Alpha-adrenergic blockade with phentolamine did not influence the amount of blushing in frequent or infrequent blushers, indicating that the release of sympathetic vasoconstrictor tone does not substantially influence blushing. This result was expected since vasoconstrictor tone in the facial area is known to be generally low (van der Meer. 1985). Beta-adrenergic blockade with propranolol, on the other hand, decreased blushing in both frequent and infrequent blushers. However, despite complete blockade, blood flow still increased substantially during the embarrassment and blushing inducing procedure. Additional vasodilator mechanisms must, therefore, be involved.

==Psychology==
Charles Darwin devoted Chapter 13 of his 1872 The Expression of the Emotions in Man and Animals to complex emotional states including self-attention, shame, shyness, modesty and blushing. He described blushing as "... the most peculiar and most human of all expressions."

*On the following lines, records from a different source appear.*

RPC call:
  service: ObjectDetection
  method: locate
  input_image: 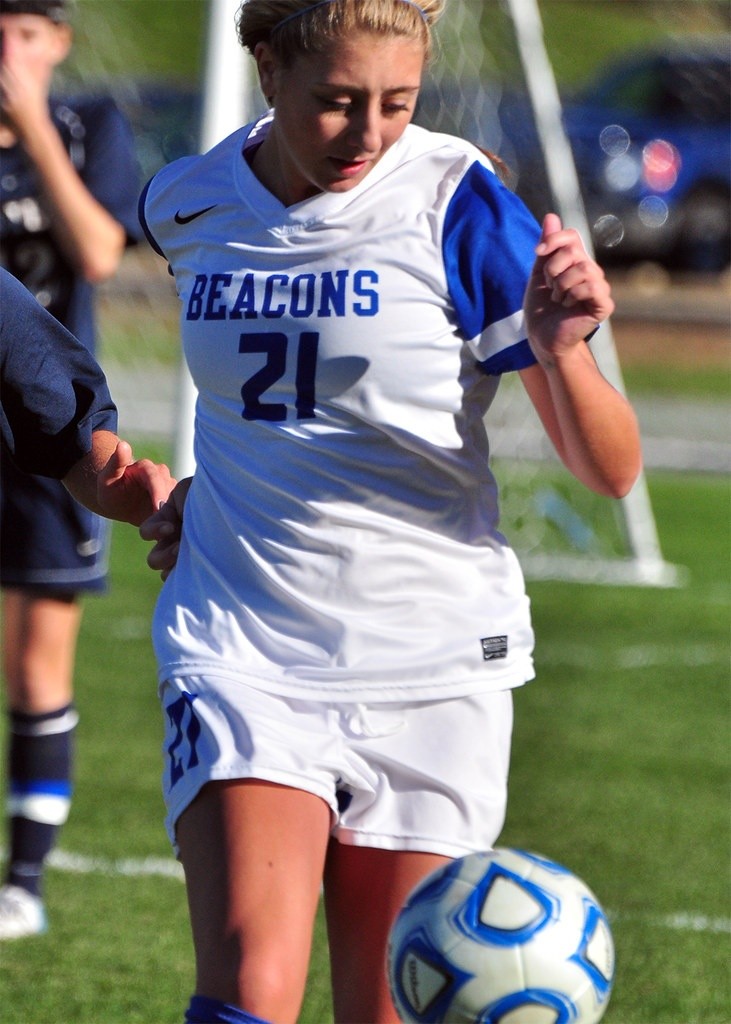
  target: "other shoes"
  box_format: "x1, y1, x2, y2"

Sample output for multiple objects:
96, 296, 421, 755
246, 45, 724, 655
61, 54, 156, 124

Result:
0, 882, 44, 941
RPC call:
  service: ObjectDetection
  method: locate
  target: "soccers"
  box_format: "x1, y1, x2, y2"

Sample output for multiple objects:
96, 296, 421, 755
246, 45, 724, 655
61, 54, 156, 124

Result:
385, 847, 617, 1024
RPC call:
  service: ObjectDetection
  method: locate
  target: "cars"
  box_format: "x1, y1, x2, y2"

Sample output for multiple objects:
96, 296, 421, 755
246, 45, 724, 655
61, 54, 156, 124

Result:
405, 42, 731, 284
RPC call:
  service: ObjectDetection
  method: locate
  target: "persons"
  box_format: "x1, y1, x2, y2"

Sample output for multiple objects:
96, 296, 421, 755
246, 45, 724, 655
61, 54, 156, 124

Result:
140, 0, 647, 1023
0, 0, 174, 940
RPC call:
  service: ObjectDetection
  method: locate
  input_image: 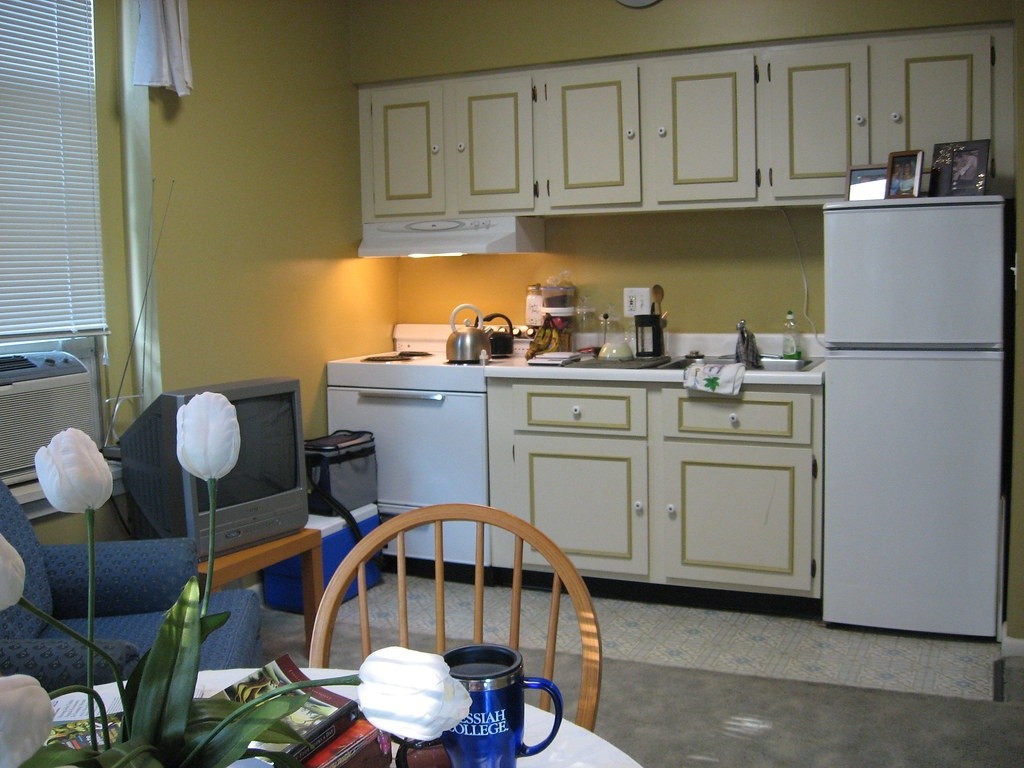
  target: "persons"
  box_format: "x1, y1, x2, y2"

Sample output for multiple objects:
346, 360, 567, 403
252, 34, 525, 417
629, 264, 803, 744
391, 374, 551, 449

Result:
890, 160, 914, 195
952, 150, 978, 181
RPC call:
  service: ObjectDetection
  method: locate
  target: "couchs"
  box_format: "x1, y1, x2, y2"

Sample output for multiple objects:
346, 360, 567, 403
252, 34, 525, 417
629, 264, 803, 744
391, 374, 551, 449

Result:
0, 477, 261, 702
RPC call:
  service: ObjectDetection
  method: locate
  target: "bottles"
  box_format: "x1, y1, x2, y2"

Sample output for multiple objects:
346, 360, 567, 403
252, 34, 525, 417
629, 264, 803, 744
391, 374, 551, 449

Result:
574, 306, 598, 350
526, 283, 545, 326
542, 307, 574, 353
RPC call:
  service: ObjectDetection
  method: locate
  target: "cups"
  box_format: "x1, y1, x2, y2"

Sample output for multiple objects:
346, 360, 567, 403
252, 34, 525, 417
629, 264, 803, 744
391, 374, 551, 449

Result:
440, 643, 564, 768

Several different psychological and psycho-physiological mechanisms for blushing have been hypothesized by Crozier (2010): "An explanation that emphasizes the blush's visibility proposes that when we feel shame, we communicate our emotion to others, and in doing so we send an important signal to them. It tells them something about us. It shows that we are ashamed or embarrassed, that we recognise that something is out of place. It shows that we are sorry about this. It shows that we want to put things right. To blush at innuendo is to show awareness of its implications and to display modesty that conveys that you are not brazen or shameless. The blush makes a particularly effective signal because it is involuntary and uncontrollable. Of course, a blush can be unwanted [but the] costs to the blusher on specific occasions are outweighed by the long-term benefits of being seen as adhering to the group and by the general advantages the blush provides: indeed the costs may enhance the signal's perceived value." A number of techniques may be used to help prevent or reduce blushing. The most extreme of these interventions is a surgical technique known as endoscopic thoracic sympathectomy.

Salzen (2010) suggested that blushing and flushing were manifestations of the physiological impact of the instinctual fight/flight mechanism when neither confrontation nor retreat is possible.

Blushing has been linked to activation in the cerebellum and the left paracentral lobe.